### THE PROBLEM
Print all the data that follows exactly, images excluded.

### MATERIAL SUPPLIED

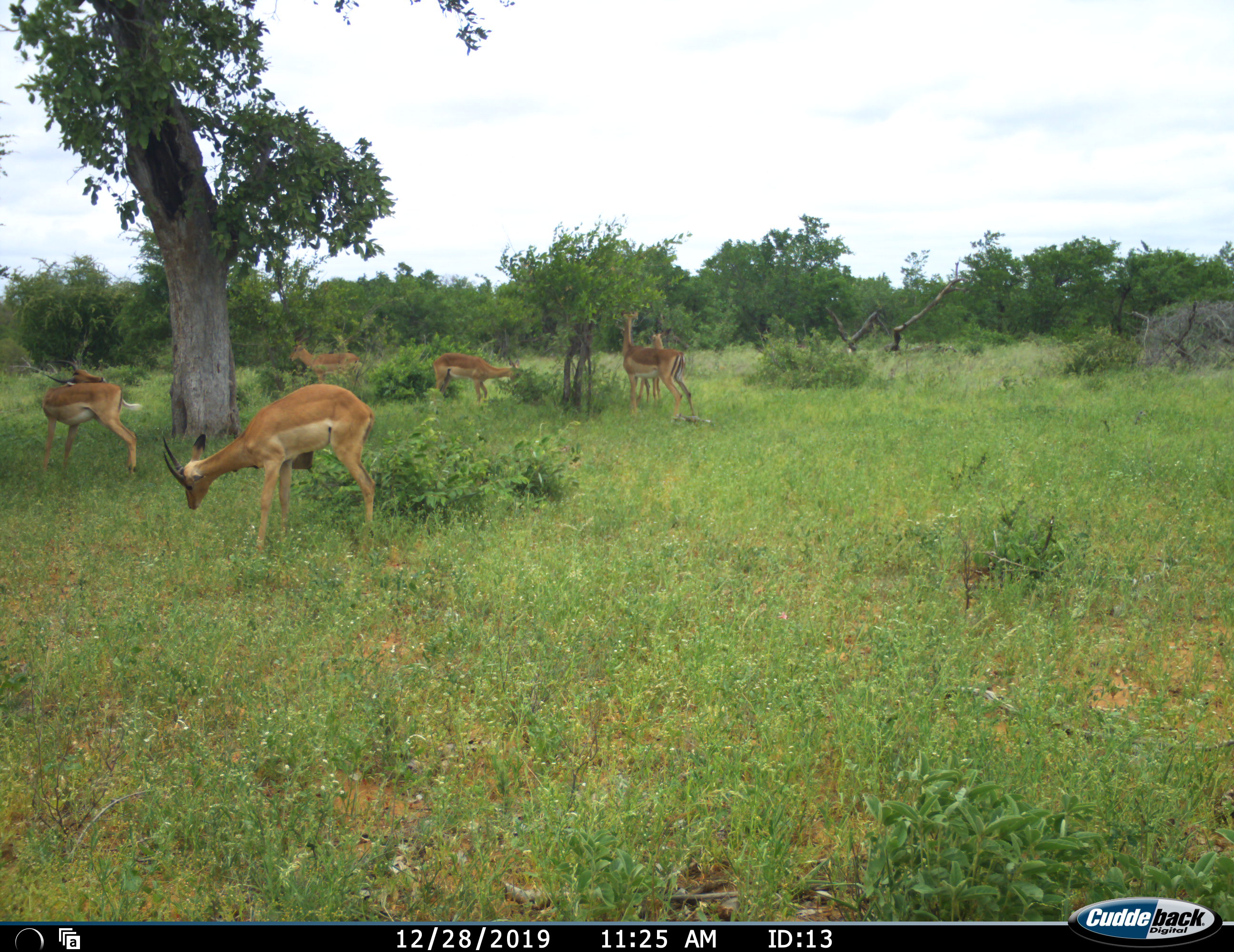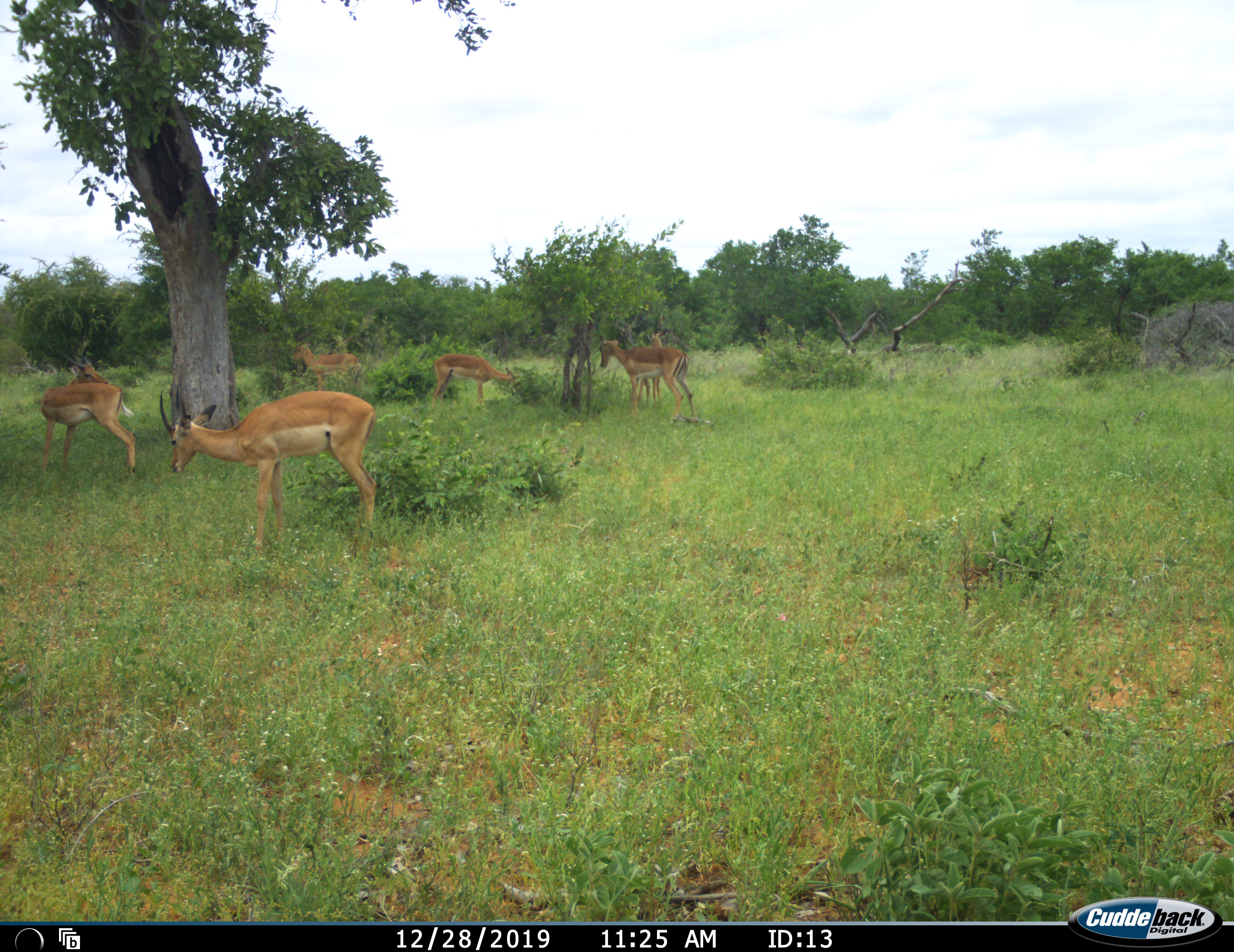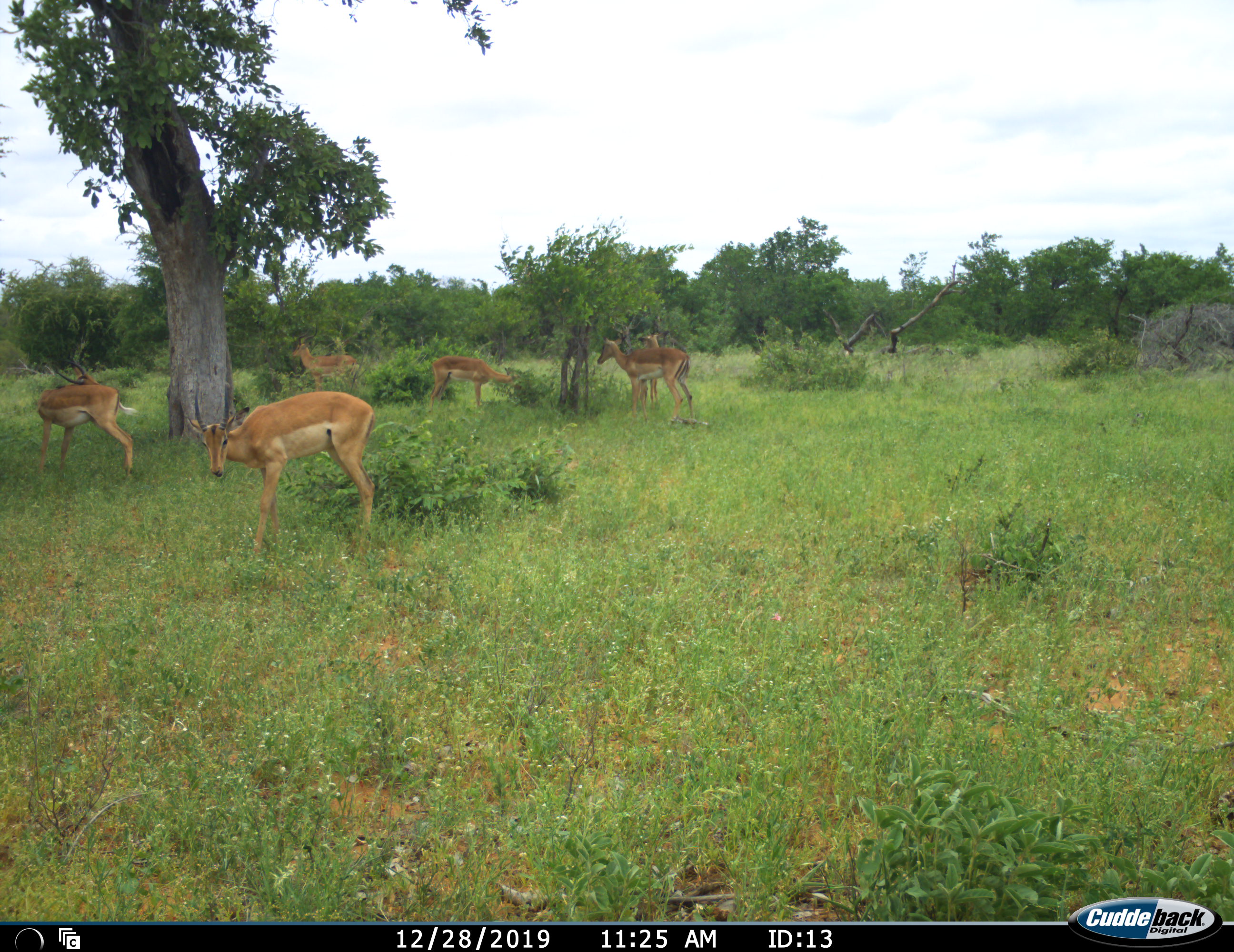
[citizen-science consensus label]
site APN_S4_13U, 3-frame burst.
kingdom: Animalia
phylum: Chordata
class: Mammalia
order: Artiodactyla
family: Bovidae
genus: Aepyceros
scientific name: Aepyceros melampus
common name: impala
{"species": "impala (Aepyceros melampus)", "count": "6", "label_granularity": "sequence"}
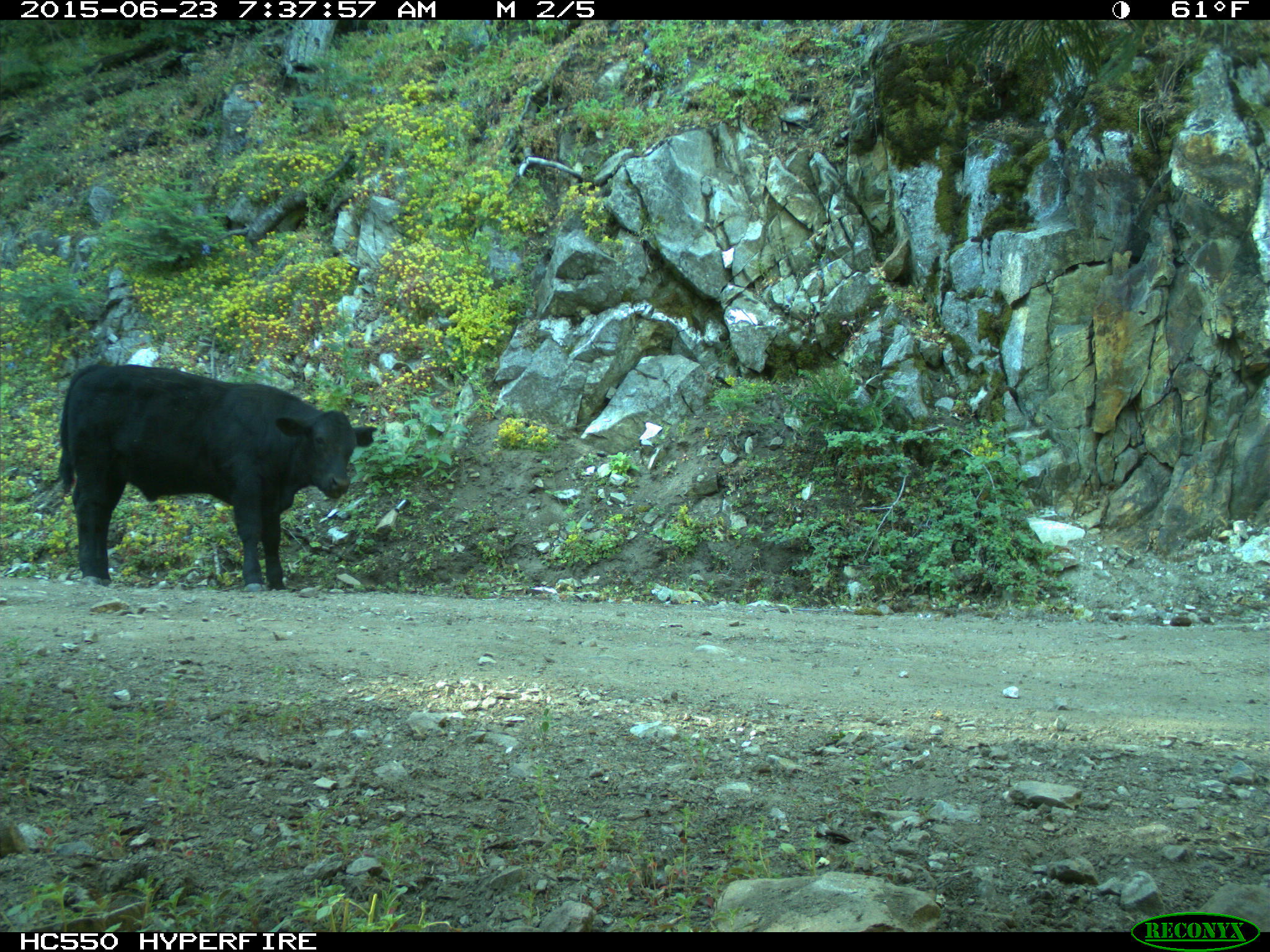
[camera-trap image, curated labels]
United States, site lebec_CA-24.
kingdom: Animalia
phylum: Chordata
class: Mammalia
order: Artiodactyla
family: Bovidae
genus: Bos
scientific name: Bos taurus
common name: domestic cow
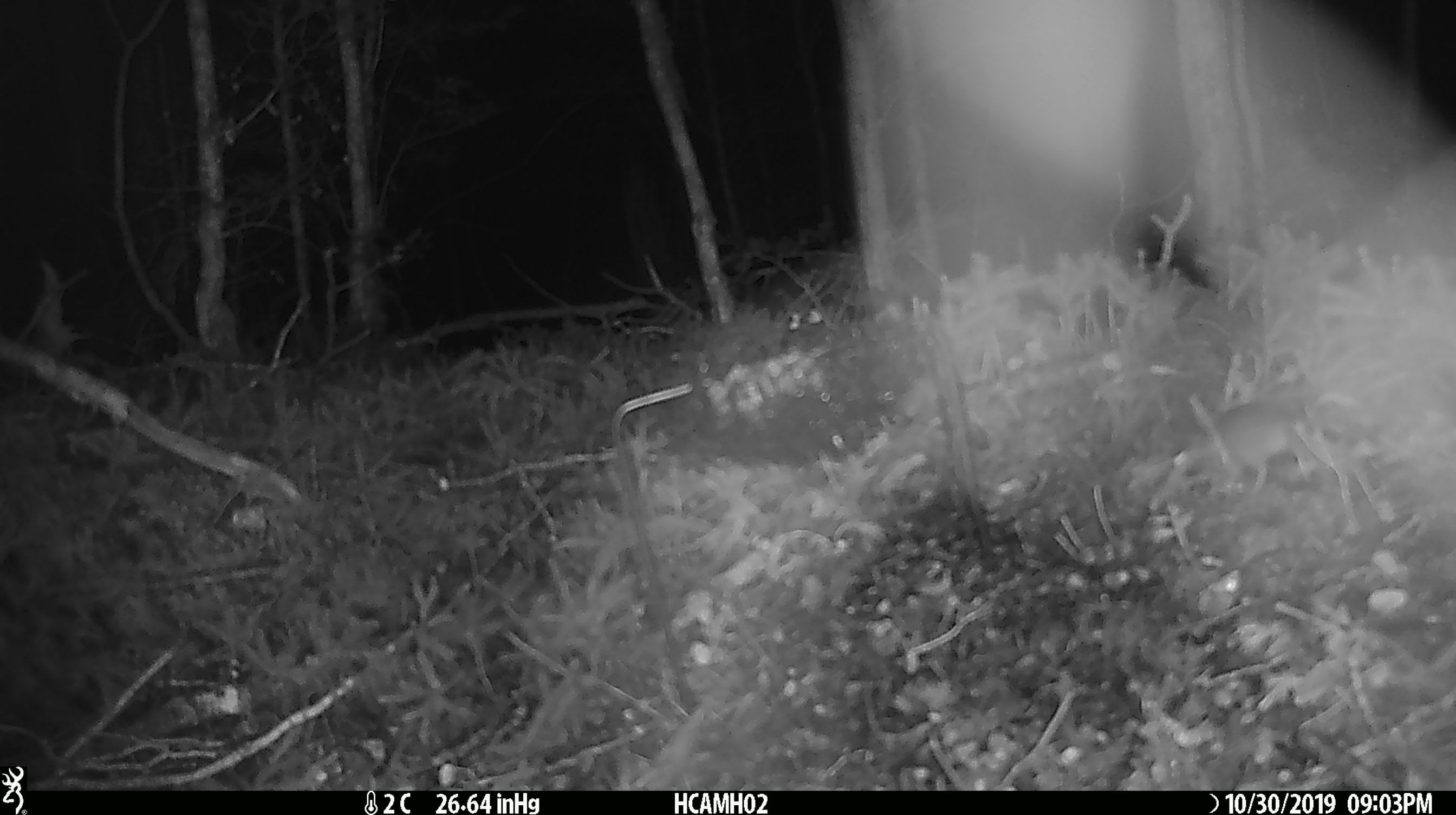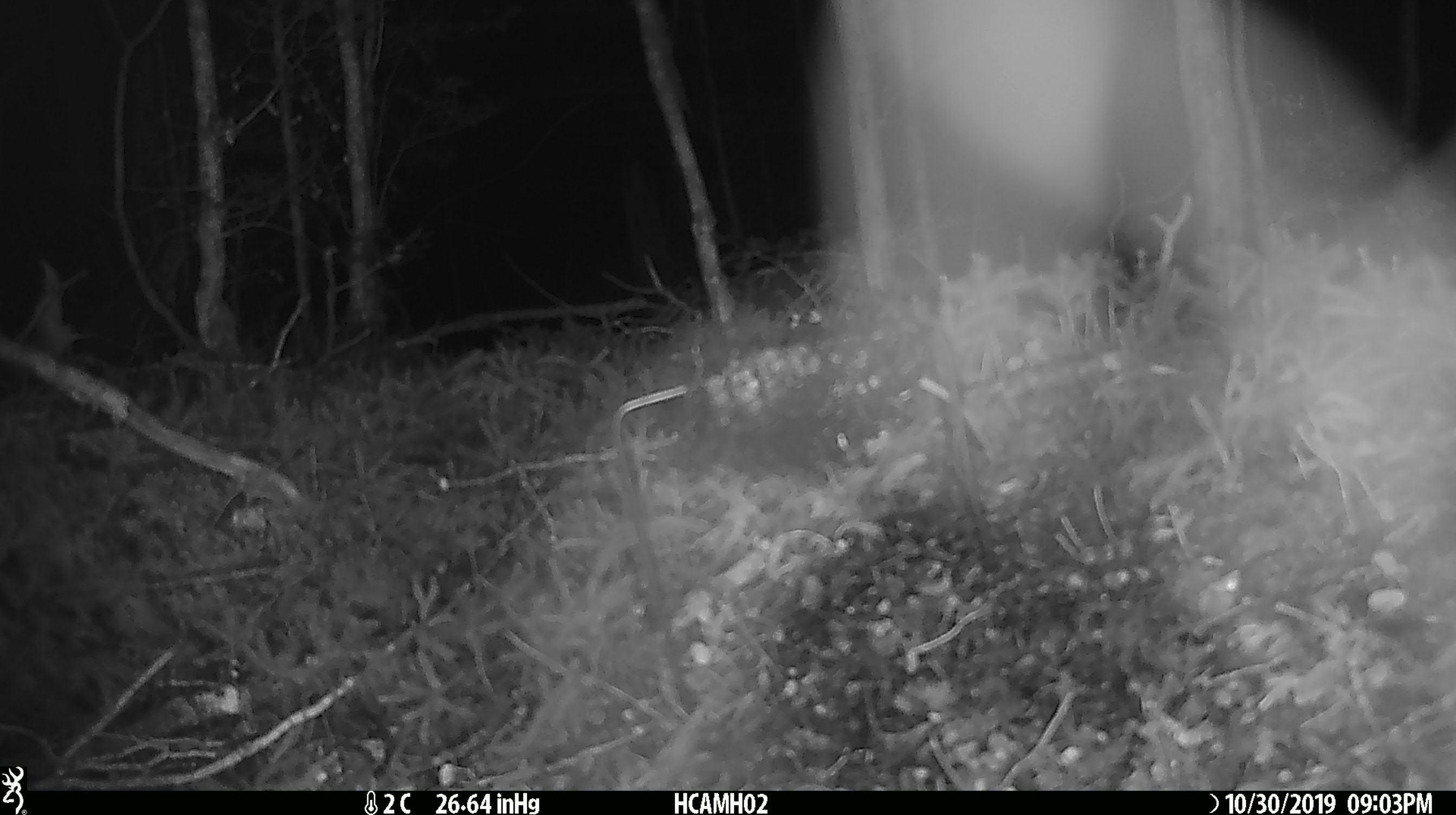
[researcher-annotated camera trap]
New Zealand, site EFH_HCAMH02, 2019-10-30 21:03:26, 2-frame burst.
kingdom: Animalia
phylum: Chordata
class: Mammalia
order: Rodentia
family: Muridae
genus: Mus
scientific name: Mus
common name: mouse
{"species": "mouse (Mus)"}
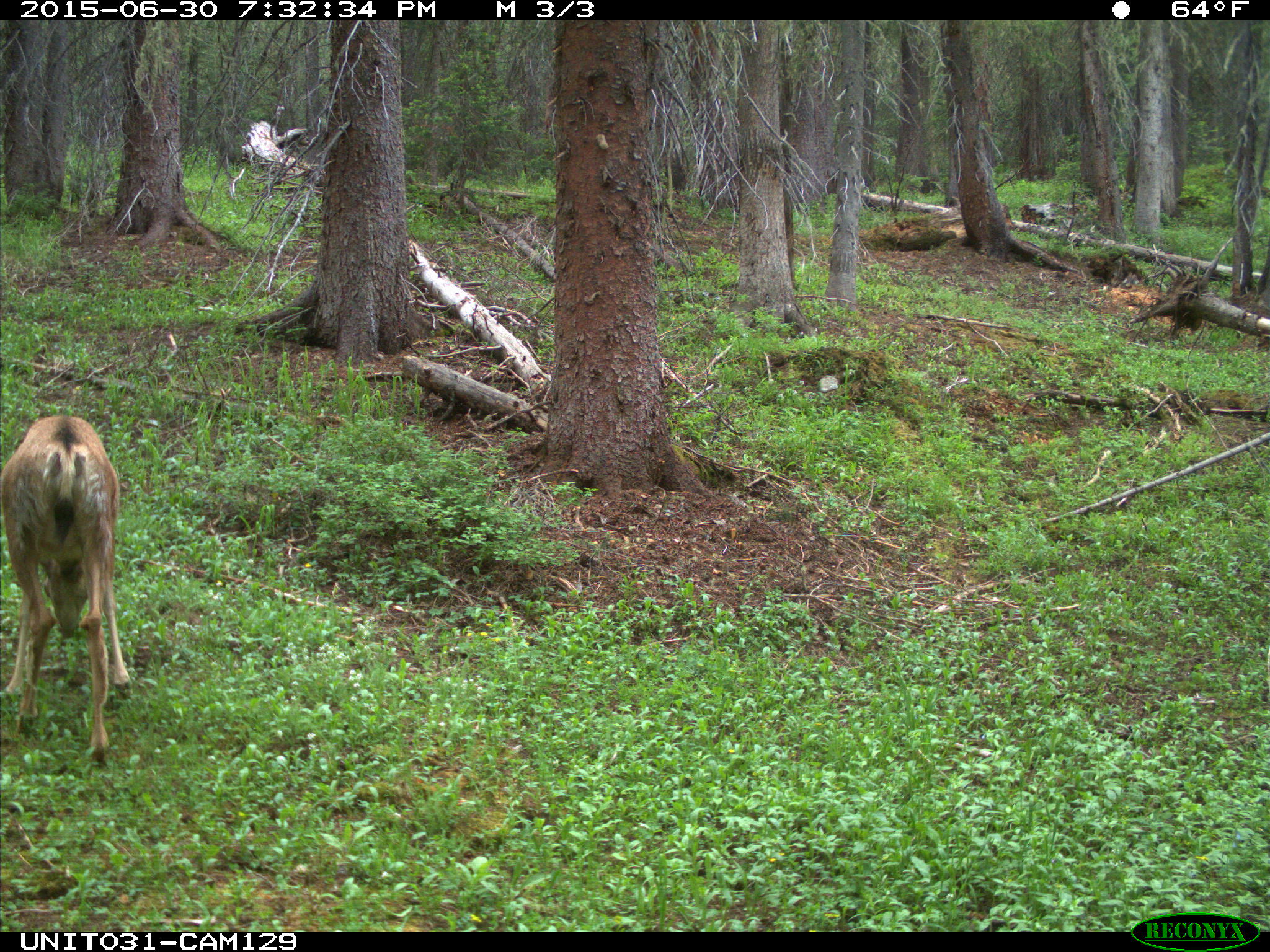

### REPLY
[citizen-science consensus label]
site APN_S4_13U, 3-frame burst.
kingdom: Animalia
phylum: Chordata
class: Mammalia
order: Artiodactyla
family: Bovidae
genus: Aepyceros
scientific name: Aepyceros melampus
common name: impala
{"species": "impala (Aepyceros melampus)", "count": "6", "label_granularity": "sequence"}
[camera-trap image, curated labels]
United States, site lebec_CA-24.
kingdom: Animalia
phylum: Chordata
class: Mammalia
order: Artiodactyla
family: Bovidae
genus: Bos
scientific name: Bos taurus
common name: domestic cow
[researcher-annotated camera trap]
New Zealand, site EFH_HCAMH02, 2019-10-30 21:03:26, 2-frame burst.
kingdom: Animalia
phylum: Chordata
class: Mammalia
order: Rodentia
family: Muridae
genus: Mus
scientific name: Mus
common name: mouse
{"species": "mouse (Mus)"}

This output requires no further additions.